(Data to process Opens)
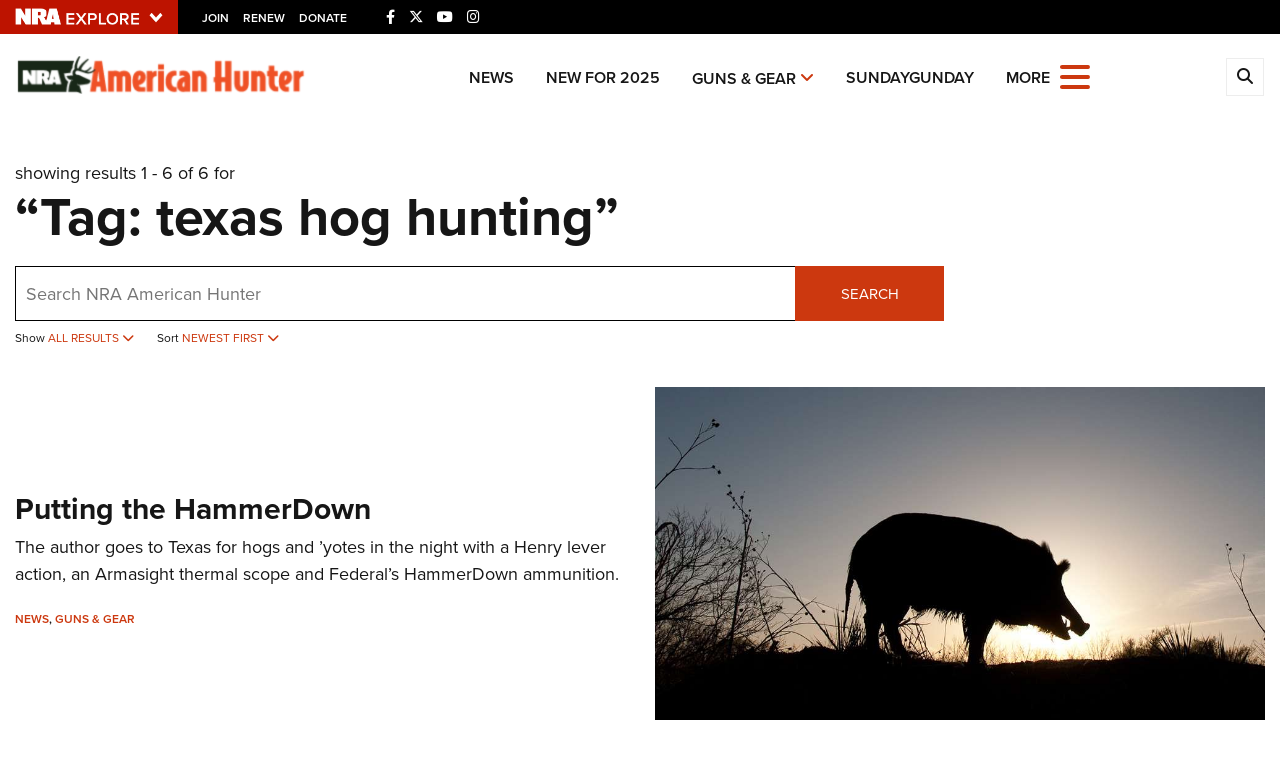

--- FILE ---
content_type: text/html; charset=utf-8
request_url: https://www.google.com/recaptcha/api2/aframe
body_size: 185
content:
<!DOCTYPE HTML><html><head><meta http-equiv="content-type" content="text/html; charset=UTF-8"></head><body><script nonce="XGIgrp3CEBUjFTqPVG5sFg">/** Anti-fraud and anti-abuse applications only. See google.com/recaptcha */ try{var clients={'sodar':'https://pagead2.googlesyndication.com/pagead/sodar?'};window.addEventListener("message",function(a){try{if(a.source===window.parent){var b=JSON.parse(a.data);var c=clients[b['id']];if(c){var d=document.createElement('img');d.src=c+b['params']+'&rc='+(localStorage.getItem("rc::a")?sessionStorage.getItem("rc::b"):"");window.document.body.appendChild(d);sessionStorage.setItem("rc::e",parseInt(sessionStorage.getItem("rc::e")||0)+1);localStorage.setItem("rc::h",'1766308522388');}}}catch(b){}});window.parent.postMessage("_grecaptcha_ready", "*");}catch(b){}</script></body></html>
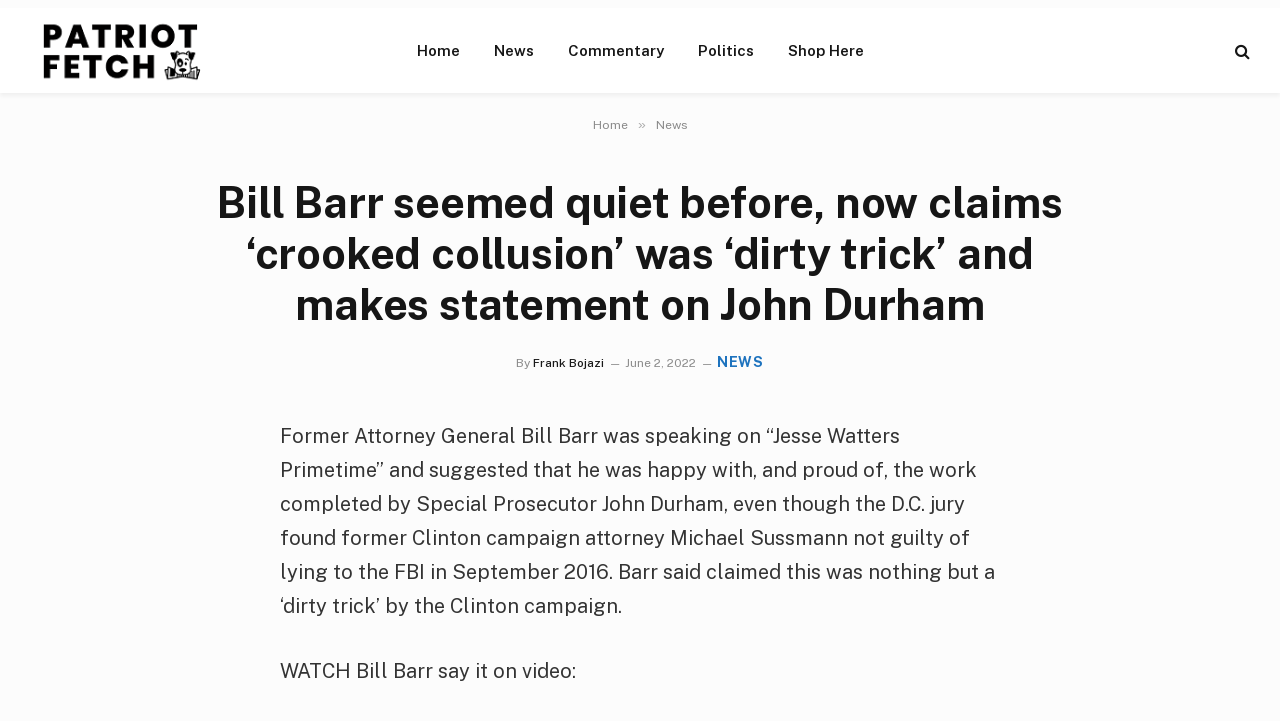

--- FILE ---
content_type: text/html; charset=utf-8
request_url: https://www.google.com/recaptcha/api2/aframe
body_size: 267
content:
<!DOCTYPE HTML><html><head><meta http-equiv="content-type" content="text/html; charset=UTF-8"></head><body><script nonce="rz3I_ZmmwOGzeiXr3CNLeQ">/** Anti-fraud and anti-abuse applications only. See google.com/recaptcha */ try{var clients={'sodar':'https://pagead2.googlesyndication.com/pagead/sodar?'};window.addEventListener("message",function(a){try{if(a.source===window.parent){var b=JSON.parse(a.data);var c=clients[b['id']];if(c){var d=document.createElement('img');d.src=c+b['params']+'&rc='+(localStorage.getItem("rc::a")?sessionStorage.getItem("rc::b"):"");window.document.body.appendChild(d);sessionStorage.setItem("rc::e",parseInt(sessionStorage.getItem("rc::e")||0)+1);localStorage.setItem("rc::h",'1769210220851');}}}catch(b){}});window.parent.postMessage("_grecaptcha_ready", "*");}catch(b){}</script></body></html>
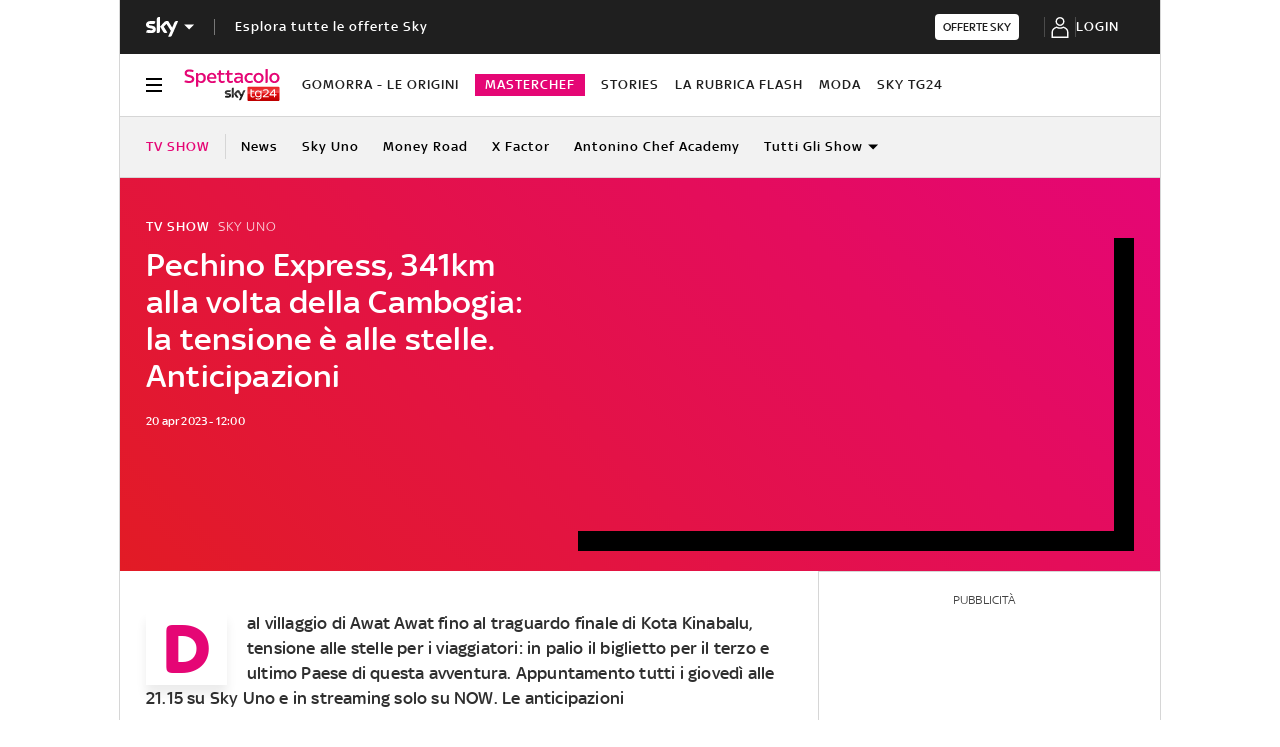

--- FILE ---
content_type: application/x-javascript;charset=utf-8
request_url: https://smetrics.sky.it/id?d_visid_ver=5.5.0&d_fieldgroup=A&mcorgid=1A124673527853290A490D45%40AdobeOrg&mid=58490373892560085390104172077749133480&ts=1768955309506
body_size: -38
content:
{"mid":"58490373892560085390104172077749133480"}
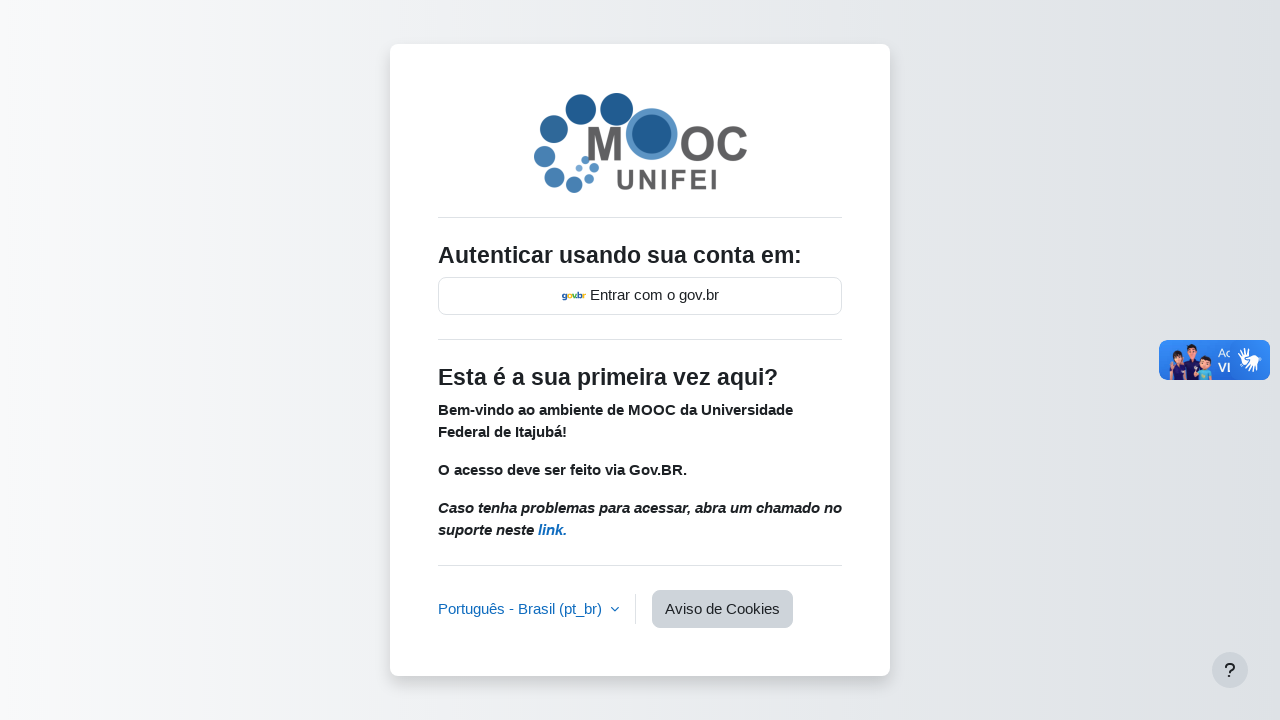

--- FILE ---
content_type: image/svg+xml
request_url: https://mooc.unifei.edu.br/theme/image.php/boost/auth_neesgov/1768841926/neesgov
body_size: 2636
content:
<svg width="73" height="26" viewBox="0 0 73 26" fill="none" xmlns="http://www.w3.org/2000/svg">
<path d="M62.6654 13.9103C62.5272 15.1377 62.214 16.3125 61.5729 17.3854C60.437 19.2844 58.7361 20.2561 56.5192 20.3386C54.3292 20.4204 52.6496 19.5449 51.5325 17.6605C51.5186 17.637 51.4941 17.6184 51.4728 17.5949C51.3755 17.65 51.4188 17.7398 51.4188 17.8094C51.4147 18.4615 51.4115 19.1136 51.4197 19.7658C51.4221 19.9503 51.3853 20.0344 51.1711 20.0328C49.8299 20.0239 48.4896 20.0255 47.1485 20.0312C46.976 20.0312 46.904 19.9802 46.9277 19.8095C46.9343 19.7601 46.9286 19.7092 46.9286 19.659C46.9286 13.106 46.9286 6.553 46.9286 0H51.804C51.8065 2.49854 51.8097 4.99707 51.8122 7.4948C51.8122 7.61374 51.8122 7.73268 51.8122 7.84596C51.9234 7.89774 51.9479 7.80874 51.9896 7.76262C53.3675 6.22773 55.1102 5.61928 57.1505 5.8159C59.7926 6.06996 61.3136 7.67524 62.2181 9.99253C62.4593 10.6115 62.5967 11.2596 62.6678 11.9206C62.73 12.5841 62.73 13.2476 62.6654 13.9103ZM57.7025 12.9248C57.6886 12.4004 57.6125 11.8575 57.4081 11.3365C56.6083 9.2975 54.0913 8.81608 52.6733 10.4303C51.4303 11.8454 51.5145 14.5017 52.8442 15.8278C54.1624 17.1427 56.2468 16.8611 57.157 15.2437C57.5569 14.5325 57.6771 13.7541 57.7025 12.9248Z" fill="#2964AE"/>
<path d="M11.2615 8.51591C11.2615 7.81117 11.2795 7.10401 11.2533 6.39765C11.2411 6.08453 11.3384 6.01899 11.6401 6.02384C12.8995 6.04164 14.1588 6.03436 15.4181 6.02789C15.6103 6.02708 15.6798 6.07077 15.6798 6.27629C15.6692 10.5711 15.6815 14.8658 15.6528 19.1606C15.6447 20.4212 15.3977 21.6518 14.804 22.7911C13.9969 24.3373 12.6484 25.1755 10.9941 25.5849C9.19259 26.0308 7.36164 26.0769 5.51924 25.9118C4.31224 25.8034 3.13549 25.5558 1.9841 25.1828C1.84835 25.1391 1.74777 25.1092 1.76085 24.9287C1.84017 23.7782 1.90886 22.6268 1.98246 21.4755C1.98573 21.4277 2.00454 21.3808 2.02171 21.3112C2.85828 21.74 3.71692 22.0637 4.62708 22.2433C5.84226 22.4836 7.06398 22.5613 8.28325 22.2886C9.98745 21.9083 10.9777 20.7537 11.0873 19.0279C11.1159 18.5813 11.0914 18.1314 11.0914 17.6775C10.9802 17.6912 10.9598 17.794 10.9082 17.8579C9.64072 19.447 7.9725 20.1364 5.94529 20.0215C4.37439 19.9325 2.99566 19.4033 1.89496 18.2649C0.885037 17.2203 0.350227 15.9436 0.135158 14.5365C-0.132247 12.7824 -0.0234863 11.0476 0.640529 9.38651C1.58422 7.02472 3.41271 5.8515 5.93957 5.72852C8.17858 5.61929 9.91058 6.52145 11.1094 8.40425C11.138 8.44875 11.1437 8.52643 11.2631 8.51591H11.2615ZM10.9663 12.6367C10.9843 11.6601 10.6457 10.8308 9.90158 10.1786C8.30124 8.77563 6.02216 9.33149 5.32789 11.3025C4.98525 12.275 4.95254 13.2735 5.26002 14.2598C5.57158 15.259 6.18571 16.0099 7.26024 16.2502C8.34049 16.4913 9.2711 16.1547 10.0144 15.3586C10.7267 14.5948 10.9516 13.6481 10.9663 12.6367Z" fill="#2964AE"/>
<path d="M24.1337 20.3144C22.1899 20.3152 20.5561 19.9843 19.0751 19.0967C16.9997 17.8531 15.9333 15.9953 15.7845 13.6222C15.6414 11.3446 16.2612 9.33311 18.0251 7.76667C19.1831 6.73829 20.5724 6.18081 22.0926 5.93484C23.9685 5.63142 25.8199 5.73013 27.5977 6.43649C30.3061 7.51261 31.8165 9.49493 32.0659 12.381C32.2344 14.3245 31.8059 16.1118 30.5261 17.6386C29.3764 19.0101 27.848 19.7472 26.1135 20.1097C25.3865 20.2618 24.6489 20.3217 24.1337 20.3144ZM27.0768 13.0162C27.0866 12.3365 26.9869 11.6253 26.6925 10.9513C26.2174 9.86146 25.3963 9.22711 24.1787 9.15429C22.9112 9.07905 21.8767 9.51273 21.3125 10.6754C20.5512 12.2451 20.552 13.8609 21.3125 15.4346C21.8285 16.501 22.7722 16.9647 23.9399 16.9614C25.1085 16.9582 26.0146 16.4703 26.5666 15.4217C26.955 14.6838 27.085 13.8884 27.0768 13.0162Z" fill="#F9BC15"/>
<path d="M38.3087 16.001C38.563 15.1296 38.8149 14.2703 39.0651 13.4102C39.7455 11.0719 40.4283 8.73439 41.1013 6.39444C41.1634 6.1784 41.2444 6.09021 41.4881 6.09264C42.8586 6.10558 44.23 6.10316 45.6006 6.09507C45.8516 6.09345 45.944 6.11529 45.8385 6.40253C44.194 10.8502 42.5585 15.3019 40.9279 19.7545C40.8584 19.9438 40.775 20.0158 40.5624 20.0142C38.9277 20.0045 37.2922 20.0045 35.6575 20.0142C35.449 20.015 35.359 19.9527 35.2887 19.7602C33.6516 15.2987 32.0087 10.8397 30.3577 6.38311C30.2554 6.10639 30.3511 6.09507 30.5817 6.09587C32.0847 6.10235 33.5878 6.10478 35.0908 6.09345C35.3296 6.09183 35.4146 6.16627 35.4784 6.38877C36.3673 9.50062 37.2668 12.61 38.168 15.7186C38.1942 15.8076 38.1844 15.9209 38.3087 16.001Z" fill="#49AD46"/>
<path d="M62.712 11.6043C62.7153 9.86876 62.7186 8.13322 62.7096 6.39767C62.7087 6.1695 62.7578 6.0894 63.0064 6.09183C64.2854 6.10477 65.5652 6.10558 66.8449 6.09183C67.1132 6.08859 67.1614 6.18326 67.1573 6.42114C67.1434 7.15257 67.1524 7.88482 67.1524 8.62111C67.2612 8.61302 67.2555 8.52645 67.2784 8.47062C68.0413 6.65092 69.8911 5.57723 71.8709 5.80783C72.1734 5.84262 72.4752 5.87903 72.7777 5.90654C72.956 5.92272 73.0092 5.99959 72.9969 6.18083C72.9143 7.35081 72.8383 8.52159 72.7753 9.69318C72.763 9.91893 72.7041 9.94644 72.4858 9.90436C71.7228 9.7563 70.9476 9.72474 70.1887 9.90194C68.8345 10.2191 68.1223 11.1625 67.7805 12.4312C67.6177 13.0356 67.5785 13.6554 67.5801 14.2792C67.5842 16.0949 67.5768 17.9105 67.5875 19.7262C67.5891 19.9657 67.5196 20.0304 67.2808 20.0288C65.8596 20.0191 64.4375 20.0191 63.0162 20.0288C62.7823 20.0304 62.7079 19.9721 62.7087 19.7294C62.7194 17.8935 62.7153 16.0577 62.712 14.2218" fill="#F9BD15"/>
<path d="M44.1833 15.7728C45.455 15.7712 46.4902 16.7907 46.4935 18.0472C46.4968 19.2925 45.4484 20.3314 44.1866 20.3338C42.9265 20.3354 41.8781 19.3006 41.8765 18.0513C41.8748 16.798 42.9101 15.7753 44.1833 15.7728Z" fill="#2964AE"/>
</svg>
(Data to process Closes)
§ Work request
Work out how many lines of the records contain "image", and reply with the number alone.

§ Exercise solution
2